We systematically confuse fleeting gratification with real joy or lasting happiness.

I don't know about you, but I see and hear an awfully lot about gift from both children and adults. When Santa Claus, Christmas, and WalMart crushes occur, all in the name of gifts in celebration of a fantasy birthday, I know I want no part of it.

Grasping, clawing, anticipating something isn't what Winter Solstice is to me. What I want from the shortest day of the year is the reflection on the past, imagining a preferred future, and living fully in the present moment.

Snow, cold weather, hot cocoa and apple cider, popcorn, feasts on winter vegetables, cranberry and orange relish a rare delight, pets covered with flakes of ice, cakes soaked in flavorful elixirs, family and friends gathered together, burning a yule log, these are the things I remember about my childhood. 
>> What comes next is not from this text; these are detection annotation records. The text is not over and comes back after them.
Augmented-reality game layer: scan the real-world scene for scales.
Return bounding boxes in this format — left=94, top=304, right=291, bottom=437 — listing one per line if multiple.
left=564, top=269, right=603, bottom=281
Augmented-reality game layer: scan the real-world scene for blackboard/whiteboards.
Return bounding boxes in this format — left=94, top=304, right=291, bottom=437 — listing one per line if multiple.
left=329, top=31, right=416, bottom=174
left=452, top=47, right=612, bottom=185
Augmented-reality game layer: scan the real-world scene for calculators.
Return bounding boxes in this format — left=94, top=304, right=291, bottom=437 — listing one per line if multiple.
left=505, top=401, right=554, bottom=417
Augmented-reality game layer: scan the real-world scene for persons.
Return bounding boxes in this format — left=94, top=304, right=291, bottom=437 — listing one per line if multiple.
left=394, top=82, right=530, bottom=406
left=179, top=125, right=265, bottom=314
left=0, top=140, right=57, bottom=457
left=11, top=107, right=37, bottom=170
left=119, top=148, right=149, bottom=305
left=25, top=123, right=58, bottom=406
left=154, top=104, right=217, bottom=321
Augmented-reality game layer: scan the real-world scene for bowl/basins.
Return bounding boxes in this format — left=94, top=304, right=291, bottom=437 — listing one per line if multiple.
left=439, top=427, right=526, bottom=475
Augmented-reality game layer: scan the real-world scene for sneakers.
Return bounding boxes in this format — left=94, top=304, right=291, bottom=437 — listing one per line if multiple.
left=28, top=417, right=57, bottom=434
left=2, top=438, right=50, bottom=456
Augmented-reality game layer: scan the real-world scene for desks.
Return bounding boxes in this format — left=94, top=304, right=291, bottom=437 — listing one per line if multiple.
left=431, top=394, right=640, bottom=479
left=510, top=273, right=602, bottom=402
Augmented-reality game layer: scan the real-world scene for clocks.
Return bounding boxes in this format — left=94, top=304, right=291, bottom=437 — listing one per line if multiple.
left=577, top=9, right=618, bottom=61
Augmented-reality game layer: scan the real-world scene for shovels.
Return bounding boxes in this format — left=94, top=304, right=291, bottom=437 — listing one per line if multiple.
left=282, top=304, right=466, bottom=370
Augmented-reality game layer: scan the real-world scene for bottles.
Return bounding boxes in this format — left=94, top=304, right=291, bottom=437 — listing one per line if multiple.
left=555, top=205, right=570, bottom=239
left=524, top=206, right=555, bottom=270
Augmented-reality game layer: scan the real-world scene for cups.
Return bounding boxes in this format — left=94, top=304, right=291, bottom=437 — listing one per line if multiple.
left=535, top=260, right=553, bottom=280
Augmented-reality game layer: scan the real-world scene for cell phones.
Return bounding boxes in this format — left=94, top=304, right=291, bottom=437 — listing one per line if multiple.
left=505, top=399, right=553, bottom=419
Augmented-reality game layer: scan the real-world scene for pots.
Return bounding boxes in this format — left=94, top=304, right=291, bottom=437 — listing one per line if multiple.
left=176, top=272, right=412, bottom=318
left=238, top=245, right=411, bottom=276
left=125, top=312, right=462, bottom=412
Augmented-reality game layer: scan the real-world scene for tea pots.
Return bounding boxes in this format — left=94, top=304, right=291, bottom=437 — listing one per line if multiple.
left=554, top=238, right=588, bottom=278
Gifts weren't a part of our festivities. During WW II, our fathers were off building airfields in foreign lands, our mothers were in Spokane working for Kaiser Aluminum, and we cousins lived with our Whitehead grandparents.

Grandma dressed us cousins up in heavy coats, scarves, gloves and boots, and we trudged through the snow to take winter clothes and homemade quilts to the poor families of Tekoa. They offered us homemade hot cider, coffee and tea and we had a whale of a good time. We also made up packages of heavy clothing and non-perishable foods made with rationed sugar and fats that used up our monthly allotments, to send to our war-torn European families.  Belgium suffered terribly during the war and we knew they were actually starving to death. 

Winter celebrations weren't about us. It was about caring for people we knew who needed help to survive. We made things from old coats, and we knitted and quilted and crocheted all year in anticipation of giving warmth to others. "Do you think Mrs. Mitchell will like this color?" or "Will Lavonne or Evelyn or James be able to use this?" Or "will John and his family, who was on Public Emergency Work, manage with this?" Or "Will Earl, who was a woodman and earned about $110.00 that year, be able to use this?"

Farmhands made about $500 per year, railroad workers about $1,500 to 2,500 per year. Teachers earned $1,350 per year, hardware salesmen earned about $1,500, and Washington Water Power Linemen earned about $1,560 per year, according to US Census 1940 records. It was very common for three or four generations to share one house with one or two earning income. 

We had one bath a week on Saturday night, the entire household using the same water, in the galvanized tub that was used to boil laundry in every Tuesday. In the winter, all laundry was hung from the ceiling on a rope pulley system. The sheets hung down to tickle the heads of the grown-ups and we kids would jump up and touch them, seeing who could touch the highest. Our ice was delivered every week into an ice box. 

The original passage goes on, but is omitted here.